Derek understands all too well. He wants to tell John that he understands. He wants to tell him that sometimes he wishes they were all back there again. He wants to tell him that sometimes he wishes they'd never destroyed Skynet. But instead, he says:

"That place where everyone was trying to kill us? When you had to survive high school and killer robots? That place?"

John just shrugs.

"You save the world and get the girl. You should be happy, right? And that place you used to be in, that crappy little house at that time when everyone was trying to kill you - that's supposed to be the bad times."

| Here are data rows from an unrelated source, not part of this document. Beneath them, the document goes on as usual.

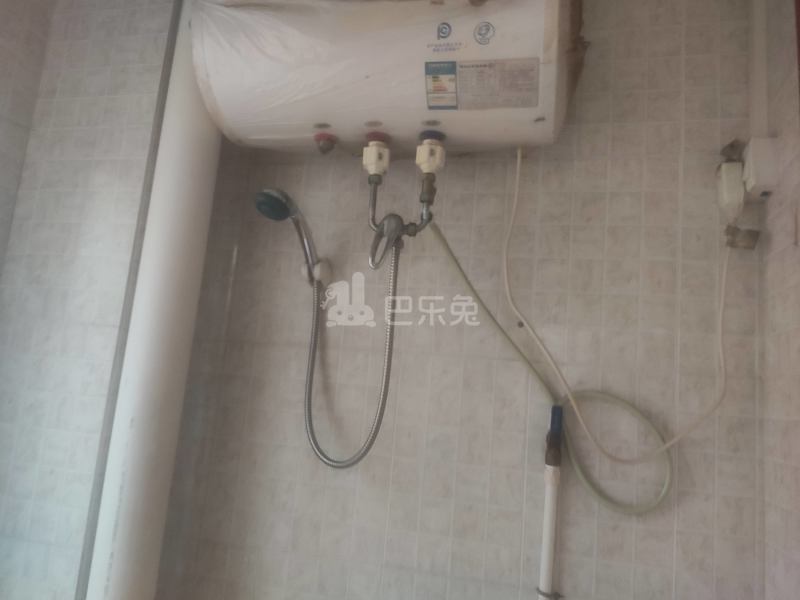 黄村南胜里下十巷4号4547717卫生间图26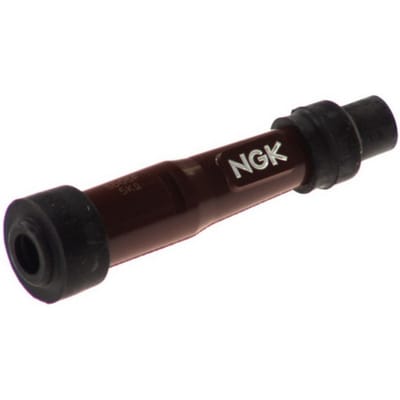 Bougie  NGK 8238, 1 Stuk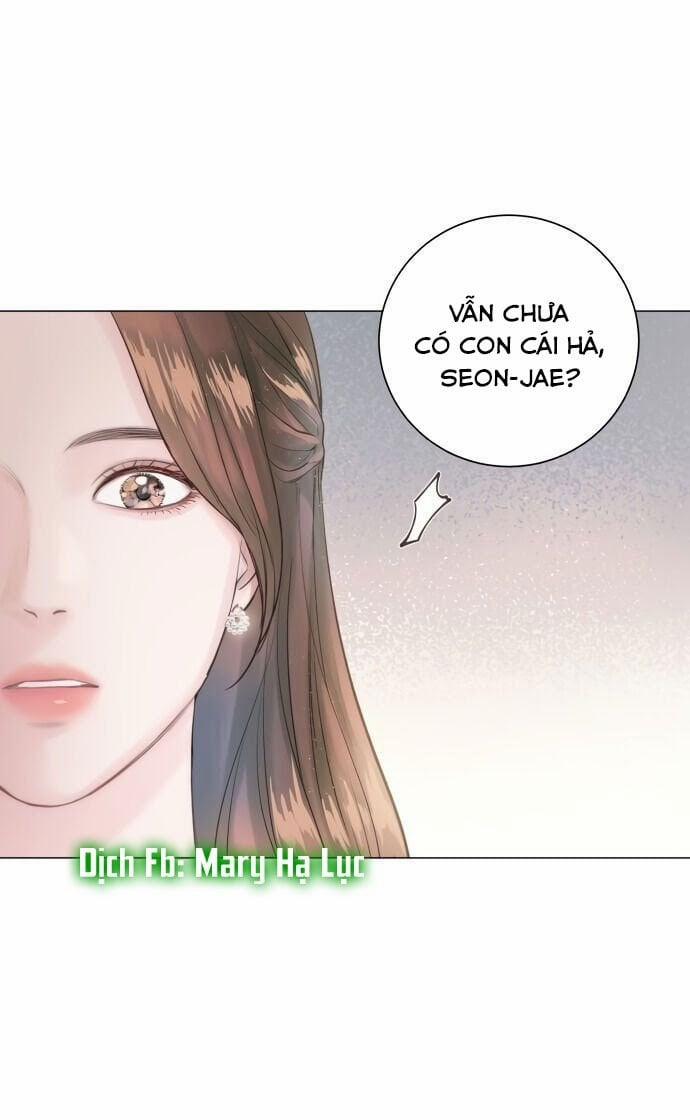 Kết Thúc Nhất Định Sẽ Có Hậu 1 trang 37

"That's right." Derek reaches over and clasps his hand gently on John's shoulder. "This is the good stuff, kid. Your family, your career, a normal life. Enjoy it. This thing with Cameron... I don't know, you've got some kind of fucking masochistic streak." Derek laughs. It sounds hollow to him because he knows that it is, but John doesn't notice. He just feels ashamed for wanting the past more than he wants his family.

"How's the store?" he asks now, changing the subject for real this time.

"Fine." Sensing John's extreme discomfort, Derek wisely goes along with it. "Doing well. I'm thinking about moving the storefront to Main Street."

"Oh," John says. What did he know about shoe stores? But for that matter, what did Derek?

"Yup."

"I hear that you've taken up bowling?"

"Yeah. I think I'll join the bowling league next year."

"Sounds..." John struggles for the right word. "Fun."

"Yup."

They sit in momentary silence, awash in vivid orange-and-gold as the sun slowly sinks into the western sky. They can hear the children screaming and laughing from inside the house, the clattering of dishes and pans as Kate and Sarah bustle inside the kitchen. Their chairs creak against the wooden floor boards as they rock in their chairs. There's a cool summer breeze kicking up.

"This is bliss," Derek finally says.

"Yeah," John agrees.

Neither wants to admit how empty they feel inside.